══ Text segment
You know what? Marty Markowitz is the most Manhattan-centric guy in the borough. He wants an NBA team…like Manhattan has. He wants tall office and condo buildings…like Manhattan has. He wants an onslaught of tourists…like Manhattan has. He wants a huge sports arena…like Manhattan has. He wants corporations in Brooklyn…just like Manhattan has. He wants asthma-exacerbating traffic jams…just like Manhattan has. He wants more wealthy people to move into “urban Brooklyn” (his phrase) with the inevitable displacement of working-class communities of color, just like Manhattan has…he wants as many big non-union chain stores as he can get…just like Manhattan has. He wants Brooklyn to have “destination status”…just like Manhattan has.
What did we do to get a borough president who, it turns out, despises Brooklyn this much. And who, for good measure, tosses every comic-book Brooklyn cliche he can find into the mix.
And still…and still…there’s the beauty. Flatbush on a summer day with reggae and soca pouring out of the shops…the elegant latticework of the Brooklyn Bridge…the delicious food from anywhere in the world just about anywhere in the borough…stoops in warm-weather twilights…the history of the place, from the Battle of Brooklyn, Weeksville, Ocean Hill/Brownsville, Yusuf Hawkins, the Crown Heights riots, the wharves and small businesses and the Dodgers (and also Royal Giants, Americans, Tigers, Bay Parkways, Bushwicks, Bridegrooms, Robins, and yes, the Superbas!) and Walt Whitman and Shirley Chisholm and the Roeblings and Jackie Gleason and the Fox Theater and immigration stories piled high and tall-tales piled even higher.
Brooklyn is fists ready to fly and fists held high.
Brooklyn is the lights of Steeplechase Park and the two-eyed monster bearing down through the labyrinth of the Atlantic/Pacific Station.
Brooklyn is where Bushwick burned a lot more than the Bronx in the summer of ’77.
════
══ Records provided
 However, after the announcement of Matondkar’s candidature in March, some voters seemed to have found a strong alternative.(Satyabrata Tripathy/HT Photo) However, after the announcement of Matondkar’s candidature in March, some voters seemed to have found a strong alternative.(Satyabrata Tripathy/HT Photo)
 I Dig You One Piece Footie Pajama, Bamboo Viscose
════
══ Records provided
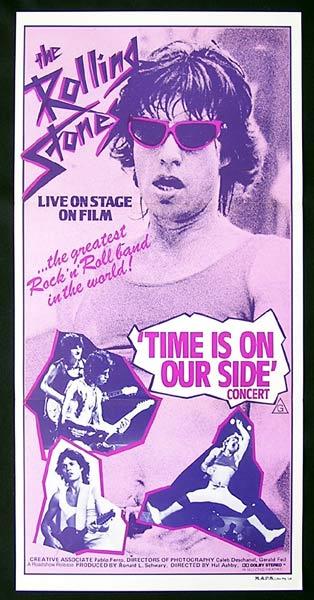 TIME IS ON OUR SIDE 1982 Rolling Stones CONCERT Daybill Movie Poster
════
**Activities**
a: In the Brooklyn text, which neighborhood is said to have burned a lot more than the Bronx in the summer of ’77?
b: Translate this sentence from the Brooklyn text into Spanish: "Brooklyn is fists ready to fly and fists held high."
c: Write out the part of the Brooklyn text that opens with the words containing "Brooklyn is the" and closes with "summer of ’77.", swapping "monster" for "beast".

**Outputs in order**
a: Bushwick

b: Brooklyn es puños listos para volar y puños en alto.

c:
Brooklyn is the lights of Steeplechase Park and the two-eyed beast bearing down through the labyrinth of the Atlantic/Pacific Station.
Brooklyn is where Bushwick burned a lot more than the Bronx in the summer of ’77.